## THE INPUT
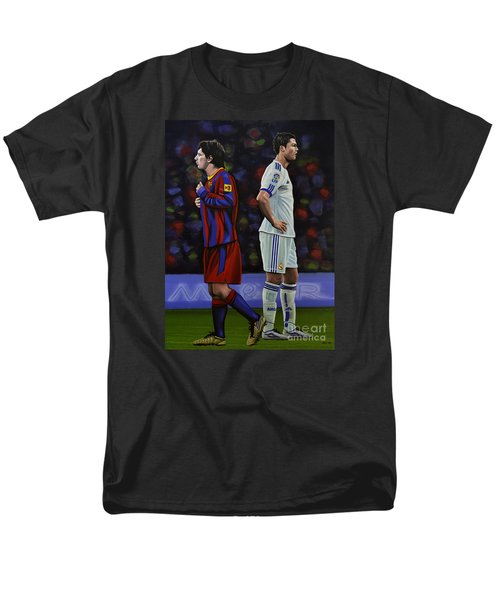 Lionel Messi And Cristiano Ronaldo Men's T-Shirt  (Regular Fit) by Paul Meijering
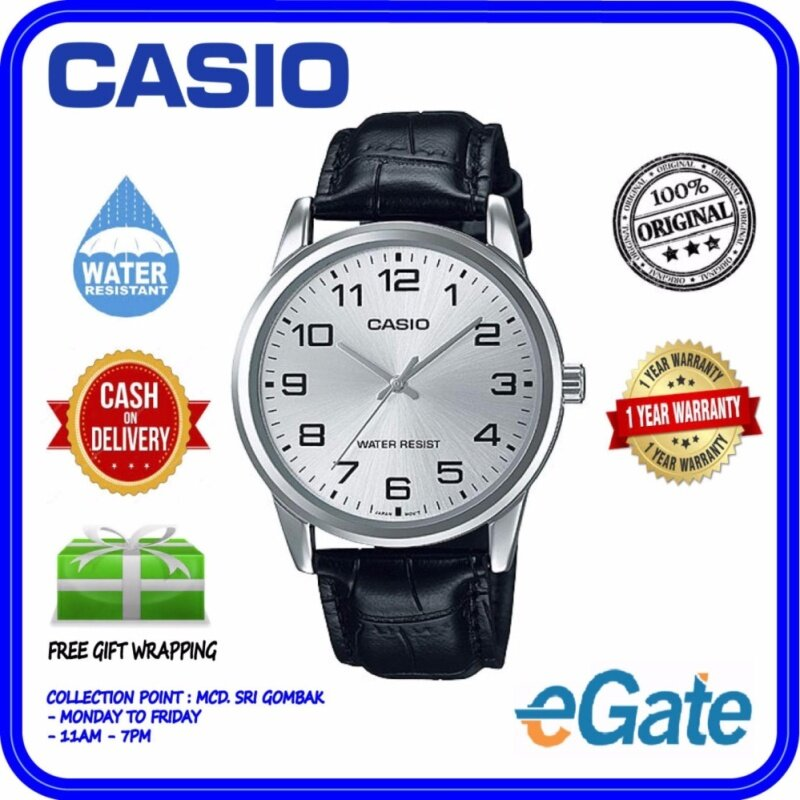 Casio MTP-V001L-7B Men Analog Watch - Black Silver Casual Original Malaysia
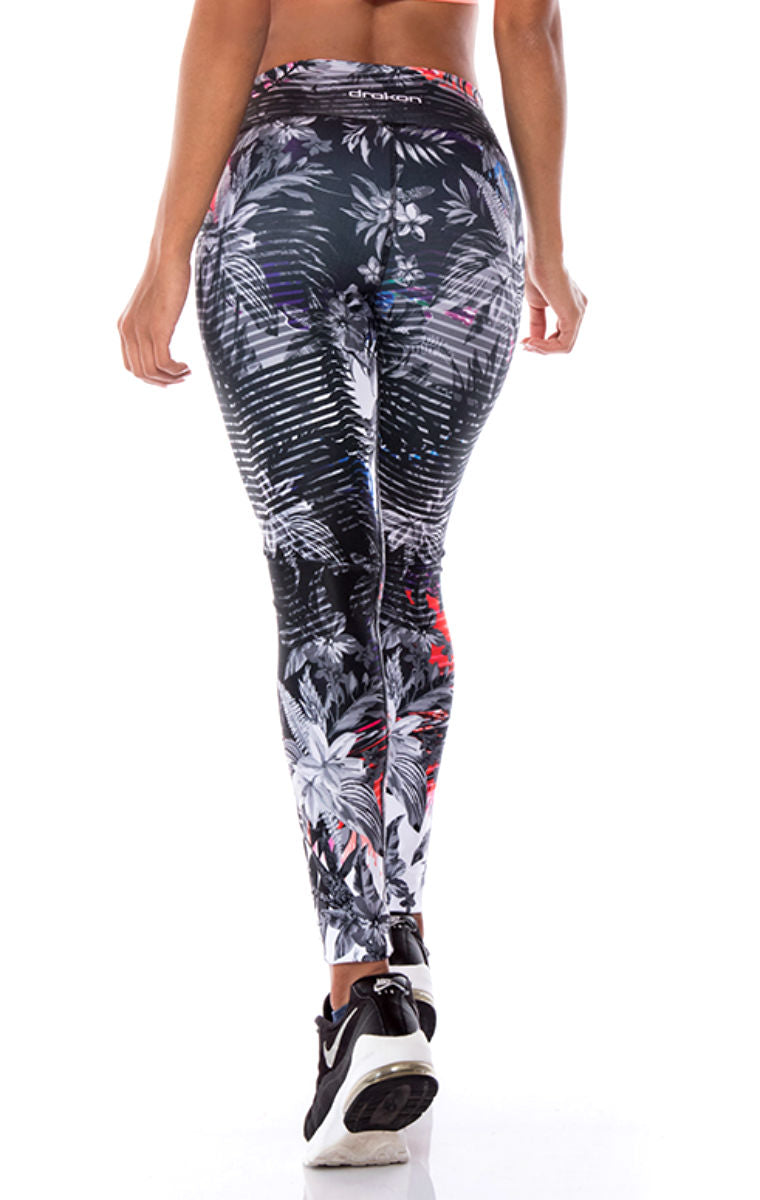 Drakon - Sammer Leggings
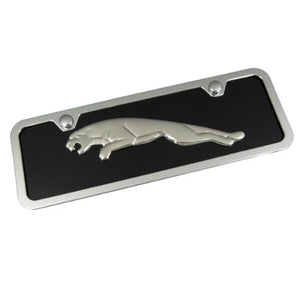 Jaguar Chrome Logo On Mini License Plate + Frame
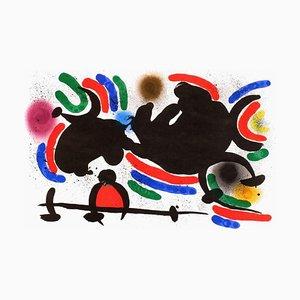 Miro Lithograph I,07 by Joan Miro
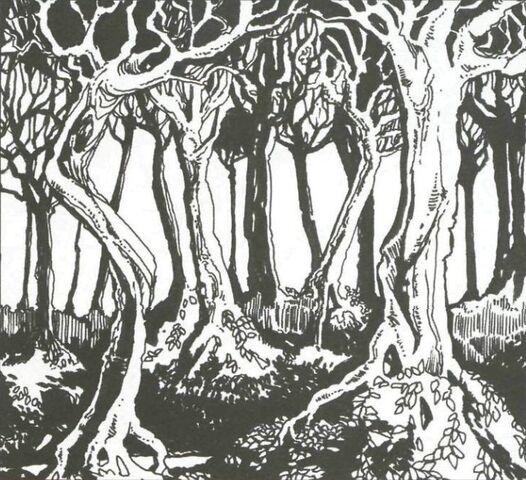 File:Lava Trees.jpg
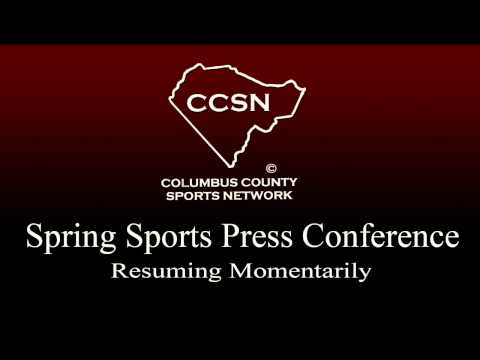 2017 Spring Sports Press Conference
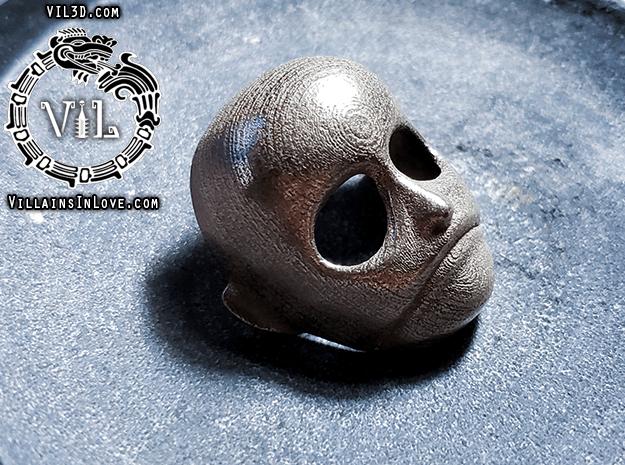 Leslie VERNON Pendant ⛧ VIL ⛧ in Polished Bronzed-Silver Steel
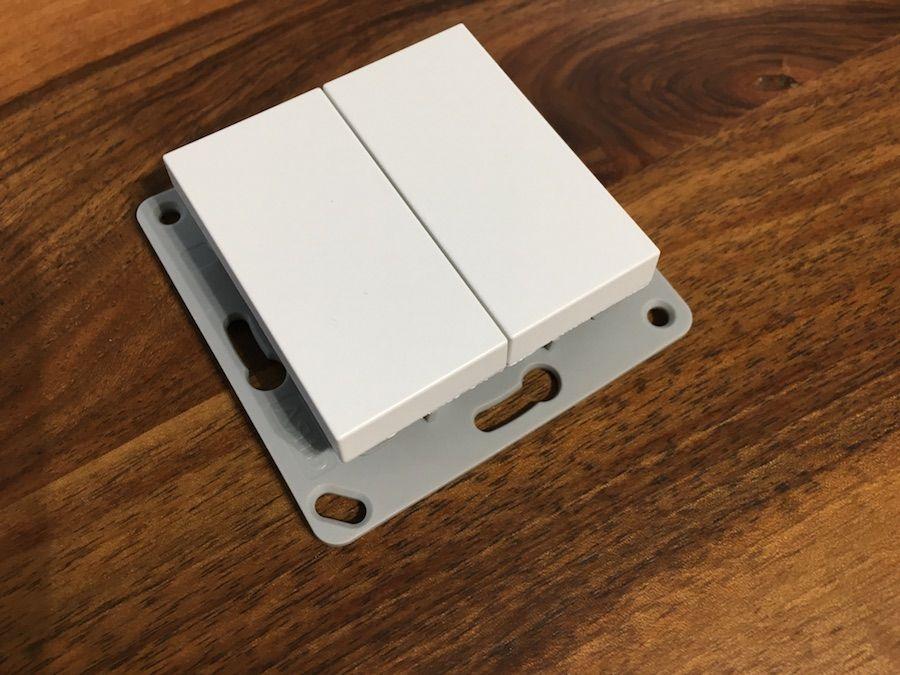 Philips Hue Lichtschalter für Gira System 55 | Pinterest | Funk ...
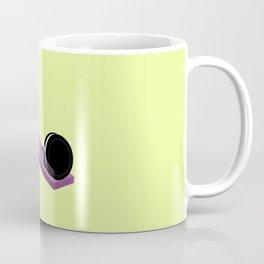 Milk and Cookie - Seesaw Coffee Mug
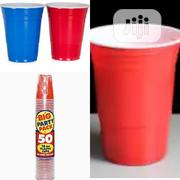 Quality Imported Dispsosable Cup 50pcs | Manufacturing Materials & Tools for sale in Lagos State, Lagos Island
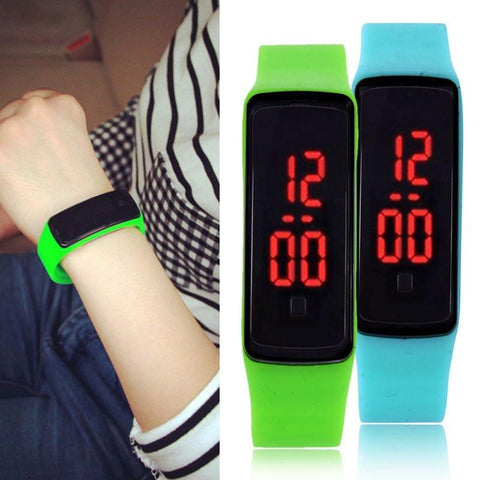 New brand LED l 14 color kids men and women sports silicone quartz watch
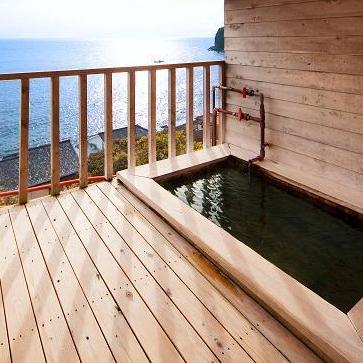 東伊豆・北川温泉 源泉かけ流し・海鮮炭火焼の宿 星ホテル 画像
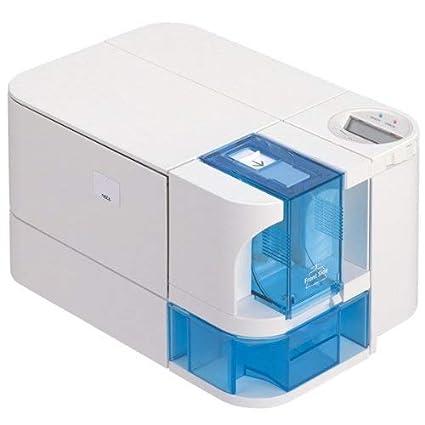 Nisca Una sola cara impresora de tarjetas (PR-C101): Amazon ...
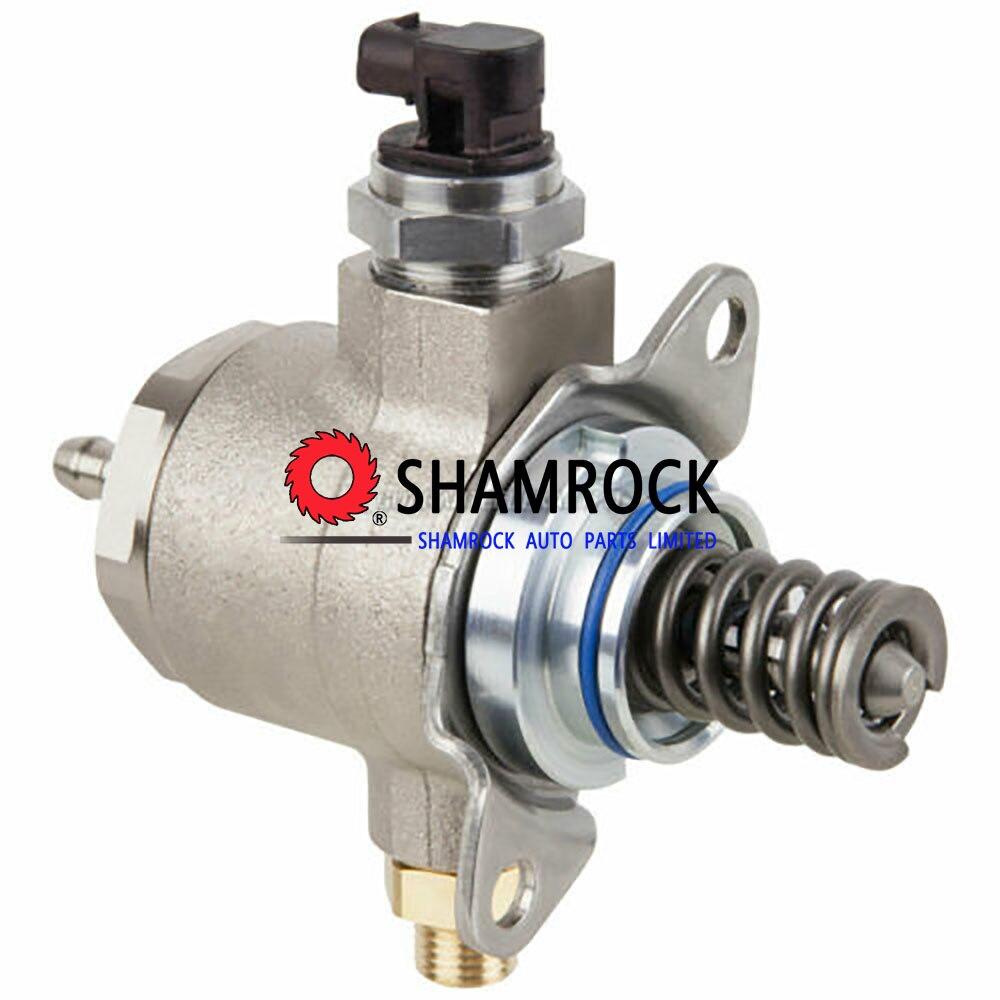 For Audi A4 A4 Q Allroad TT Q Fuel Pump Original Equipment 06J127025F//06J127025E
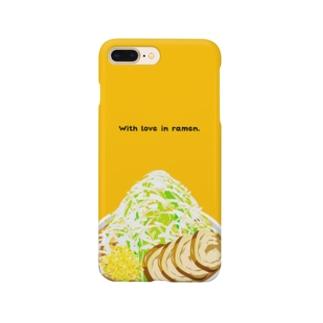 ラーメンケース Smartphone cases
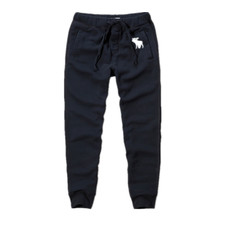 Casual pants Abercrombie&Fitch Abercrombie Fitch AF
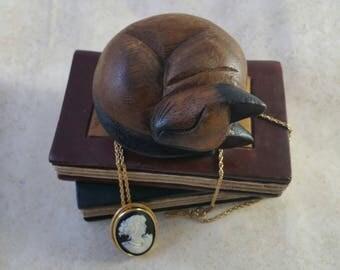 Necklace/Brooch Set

## WHAT YOU ARE ASKED TO DO
Reproduce the listing above only between the lines holding "Philips Hue Lichtschalter" and "東伊豆・北川温泉 源泉かけ流し・海鮮炭火焼の宿 星ホテル 画像", inclusive. Every line must match exactly, and pictures are dropped.

## TASK RESPONSE
 Philips Hue Lichtschalter für Gira System 55 | Pinterest | Funk ...
 Milk and Cookie - Seesaw Coffee Mug
 Quality Imported Dispsosable Cup 50pcs | Manufacturing Materials & Tools for sale in Lagos State, Lagos Island
 New brand LED l 14 color kids men and women sports silicone quartz watch
 東伊豆・北川温泉 源泉かけ流し・海鮮炭火焼の宿 星ホテル 画像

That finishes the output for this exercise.